-- Directions --
According to the passage on effect size and power calculations, what does the data team sometimes do for more complicated tests?

-- Text provided --
How big is your change?

Our second question here is not about statistical standards, but instead is about how big of a difference we expect to see with the proposed change compared to the status quo. Some phrases that people use to talk about this concept are effect size, expected improvement, and improvement threshold. Effect size can be different in different contexts and different parts of our business.

Estimating effect size requires strategic product thinking. Des says, “You need to first understand how different areas of your product perform. Understanding how each part of your funnel converts today helps you decide how big of an effect you’d need to see for the new change to be worth it. We use different questions to help estimate the effect size. How much development work is required to graduate the test? How strategically important is it? Does this feature support future plans? What is the size of audience or action are we optimizing for? These answers are detailed as success criteria in our test plans.” Some of the factors Des takes into account when estimating effect size are volume of events that enter the funnel that is being considered, baseline conversion rate of the feature, and how the expected improvement impacts overall product metrics.

Power calculations

Once we have estimated an effect size for our test and know the statistical standards we are going to use in planning, we can do a power calculation to find out how big of a sample size we need for our test. The point of power calculations like these is to find out what sample size we need for our A/B test, how many views or users or form submissions or other interactions we need in each group to achieve the necessary power for our test. Then we can finally start our test! Time to wait for those events to roll in.

How do we calculate how big of a sample we need, to measure the change we expect with the statistical standards we’ve chosen? For most tests, our product teams use online calculators to find the sample size. I’m an R developer, so I would use a function in R for such a test. For more complicated tests, we on the data team sometimes run simulations for power calculations.

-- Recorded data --
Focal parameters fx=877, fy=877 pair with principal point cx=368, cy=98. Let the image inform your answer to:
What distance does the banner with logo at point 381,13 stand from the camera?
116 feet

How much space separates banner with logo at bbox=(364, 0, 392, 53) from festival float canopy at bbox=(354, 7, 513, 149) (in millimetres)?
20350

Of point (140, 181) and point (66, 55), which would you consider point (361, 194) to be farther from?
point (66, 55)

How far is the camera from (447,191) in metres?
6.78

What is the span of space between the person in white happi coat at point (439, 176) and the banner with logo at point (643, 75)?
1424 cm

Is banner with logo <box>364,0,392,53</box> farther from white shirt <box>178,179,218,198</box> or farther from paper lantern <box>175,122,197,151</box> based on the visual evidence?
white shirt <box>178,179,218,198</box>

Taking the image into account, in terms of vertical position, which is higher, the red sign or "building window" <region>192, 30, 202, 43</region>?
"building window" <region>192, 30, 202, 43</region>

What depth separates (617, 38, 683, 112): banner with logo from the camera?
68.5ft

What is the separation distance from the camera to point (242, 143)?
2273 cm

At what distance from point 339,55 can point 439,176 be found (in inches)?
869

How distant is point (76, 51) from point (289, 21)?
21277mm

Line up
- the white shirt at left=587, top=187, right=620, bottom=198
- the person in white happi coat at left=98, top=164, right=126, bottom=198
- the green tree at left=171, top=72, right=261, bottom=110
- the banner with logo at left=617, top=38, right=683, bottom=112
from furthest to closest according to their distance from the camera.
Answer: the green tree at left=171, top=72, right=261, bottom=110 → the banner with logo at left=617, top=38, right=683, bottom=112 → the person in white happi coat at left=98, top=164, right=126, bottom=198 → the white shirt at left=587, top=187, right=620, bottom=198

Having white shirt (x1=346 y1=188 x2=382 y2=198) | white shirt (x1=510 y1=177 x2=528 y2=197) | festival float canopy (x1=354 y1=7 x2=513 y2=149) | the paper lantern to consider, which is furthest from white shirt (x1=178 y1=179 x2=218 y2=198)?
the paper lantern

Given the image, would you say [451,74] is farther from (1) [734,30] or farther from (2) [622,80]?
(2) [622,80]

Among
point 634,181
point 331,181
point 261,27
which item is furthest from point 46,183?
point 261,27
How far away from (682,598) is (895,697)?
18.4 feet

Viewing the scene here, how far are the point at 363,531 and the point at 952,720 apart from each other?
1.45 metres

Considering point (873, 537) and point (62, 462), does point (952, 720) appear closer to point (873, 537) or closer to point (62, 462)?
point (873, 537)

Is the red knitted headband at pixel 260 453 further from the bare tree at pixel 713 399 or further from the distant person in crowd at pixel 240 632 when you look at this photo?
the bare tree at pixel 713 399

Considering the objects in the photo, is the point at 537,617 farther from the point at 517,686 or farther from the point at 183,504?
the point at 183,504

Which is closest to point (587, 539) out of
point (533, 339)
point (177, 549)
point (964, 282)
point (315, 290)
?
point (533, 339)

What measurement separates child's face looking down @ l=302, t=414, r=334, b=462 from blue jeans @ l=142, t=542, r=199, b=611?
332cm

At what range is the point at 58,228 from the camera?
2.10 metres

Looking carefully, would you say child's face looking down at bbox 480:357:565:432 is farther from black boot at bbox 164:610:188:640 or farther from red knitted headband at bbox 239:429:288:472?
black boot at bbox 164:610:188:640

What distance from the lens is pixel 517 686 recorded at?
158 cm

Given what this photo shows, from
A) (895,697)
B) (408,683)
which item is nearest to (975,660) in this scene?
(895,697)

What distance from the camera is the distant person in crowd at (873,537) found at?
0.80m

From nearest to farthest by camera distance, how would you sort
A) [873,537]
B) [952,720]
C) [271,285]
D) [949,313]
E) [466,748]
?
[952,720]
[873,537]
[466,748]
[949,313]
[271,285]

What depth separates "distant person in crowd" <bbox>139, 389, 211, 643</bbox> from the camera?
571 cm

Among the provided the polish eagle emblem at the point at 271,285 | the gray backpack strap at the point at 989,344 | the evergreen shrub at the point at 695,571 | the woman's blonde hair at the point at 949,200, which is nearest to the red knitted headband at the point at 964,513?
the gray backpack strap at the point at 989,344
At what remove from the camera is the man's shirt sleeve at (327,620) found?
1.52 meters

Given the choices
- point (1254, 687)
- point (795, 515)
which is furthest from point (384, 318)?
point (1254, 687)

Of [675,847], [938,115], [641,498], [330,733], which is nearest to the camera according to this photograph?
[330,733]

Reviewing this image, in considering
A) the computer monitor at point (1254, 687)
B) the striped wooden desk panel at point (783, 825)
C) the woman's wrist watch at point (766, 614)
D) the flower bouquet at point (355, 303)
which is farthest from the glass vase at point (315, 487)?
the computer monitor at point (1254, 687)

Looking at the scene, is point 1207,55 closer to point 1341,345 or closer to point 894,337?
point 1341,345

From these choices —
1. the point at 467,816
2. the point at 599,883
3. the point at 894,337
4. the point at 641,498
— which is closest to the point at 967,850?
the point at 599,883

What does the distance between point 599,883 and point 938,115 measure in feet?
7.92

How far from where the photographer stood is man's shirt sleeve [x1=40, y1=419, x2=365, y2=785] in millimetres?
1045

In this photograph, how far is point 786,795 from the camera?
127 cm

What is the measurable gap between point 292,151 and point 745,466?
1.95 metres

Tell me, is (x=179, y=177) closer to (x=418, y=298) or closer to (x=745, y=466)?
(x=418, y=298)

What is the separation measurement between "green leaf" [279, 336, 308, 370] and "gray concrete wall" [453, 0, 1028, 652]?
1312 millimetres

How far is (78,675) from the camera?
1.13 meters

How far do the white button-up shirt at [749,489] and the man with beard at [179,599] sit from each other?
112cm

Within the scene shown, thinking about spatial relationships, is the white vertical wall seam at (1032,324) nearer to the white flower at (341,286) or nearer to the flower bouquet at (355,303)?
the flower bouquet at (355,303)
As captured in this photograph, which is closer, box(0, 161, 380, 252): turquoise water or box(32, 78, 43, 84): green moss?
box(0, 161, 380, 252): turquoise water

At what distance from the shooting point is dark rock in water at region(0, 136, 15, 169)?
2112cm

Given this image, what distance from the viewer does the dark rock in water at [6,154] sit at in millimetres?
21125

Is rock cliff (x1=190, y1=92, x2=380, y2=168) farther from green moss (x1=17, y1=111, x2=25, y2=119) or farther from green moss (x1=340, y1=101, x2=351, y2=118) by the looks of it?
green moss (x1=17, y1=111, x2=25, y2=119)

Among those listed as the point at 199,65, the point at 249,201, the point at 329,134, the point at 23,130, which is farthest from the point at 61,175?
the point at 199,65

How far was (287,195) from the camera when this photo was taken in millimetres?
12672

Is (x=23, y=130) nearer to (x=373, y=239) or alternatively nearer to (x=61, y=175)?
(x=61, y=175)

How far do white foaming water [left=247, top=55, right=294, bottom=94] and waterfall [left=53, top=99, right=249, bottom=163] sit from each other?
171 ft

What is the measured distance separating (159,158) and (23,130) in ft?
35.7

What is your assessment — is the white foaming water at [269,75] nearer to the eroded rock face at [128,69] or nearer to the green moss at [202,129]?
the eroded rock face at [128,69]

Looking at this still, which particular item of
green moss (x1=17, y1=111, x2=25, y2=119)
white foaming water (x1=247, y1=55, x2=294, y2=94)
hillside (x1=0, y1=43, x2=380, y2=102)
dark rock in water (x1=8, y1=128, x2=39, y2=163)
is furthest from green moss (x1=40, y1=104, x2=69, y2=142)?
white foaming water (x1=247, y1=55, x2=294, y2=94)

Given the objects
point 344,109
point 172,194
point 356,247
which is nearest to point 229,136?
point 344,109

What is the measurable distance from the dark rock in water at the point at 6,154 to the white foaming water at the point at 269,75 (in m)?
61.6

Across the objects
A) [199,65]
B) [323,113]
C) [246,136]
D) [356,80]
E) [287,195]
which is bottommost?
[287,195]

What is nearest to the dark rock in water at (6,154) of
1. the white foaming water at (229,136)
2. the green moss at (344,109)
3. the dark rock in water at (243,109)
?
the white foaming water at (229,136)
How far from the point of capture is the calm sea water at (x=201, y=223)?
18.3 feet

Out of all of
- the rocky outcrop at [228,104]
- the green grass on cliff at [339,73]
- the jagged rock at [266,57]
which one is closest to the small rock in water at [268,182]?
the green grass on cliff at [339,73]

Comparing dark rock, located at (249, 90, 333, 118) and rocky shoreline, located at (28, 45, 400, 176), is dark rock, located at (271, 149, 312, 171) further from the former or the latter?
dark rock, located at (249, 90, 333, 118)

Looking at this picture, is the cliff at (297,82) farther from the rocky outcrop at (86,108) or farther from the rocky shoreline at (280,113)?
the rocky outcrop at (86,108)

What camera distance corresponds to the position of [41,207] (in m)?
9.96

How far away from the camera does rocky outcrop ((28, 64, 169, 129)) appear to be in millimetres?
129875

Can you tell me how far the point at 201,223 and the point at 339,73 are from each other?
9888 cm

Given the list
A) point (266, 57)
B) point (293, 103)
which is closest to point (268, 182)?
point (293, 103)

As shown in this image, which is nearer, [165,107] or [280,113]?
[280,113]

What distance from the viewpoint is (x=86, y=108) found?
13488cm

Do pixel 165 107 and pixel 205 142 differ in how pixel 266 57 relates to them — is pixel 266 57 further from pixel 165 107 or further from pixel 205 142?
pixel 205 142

-- Result of this exercise --
It sometimes runs simulations for power calculations.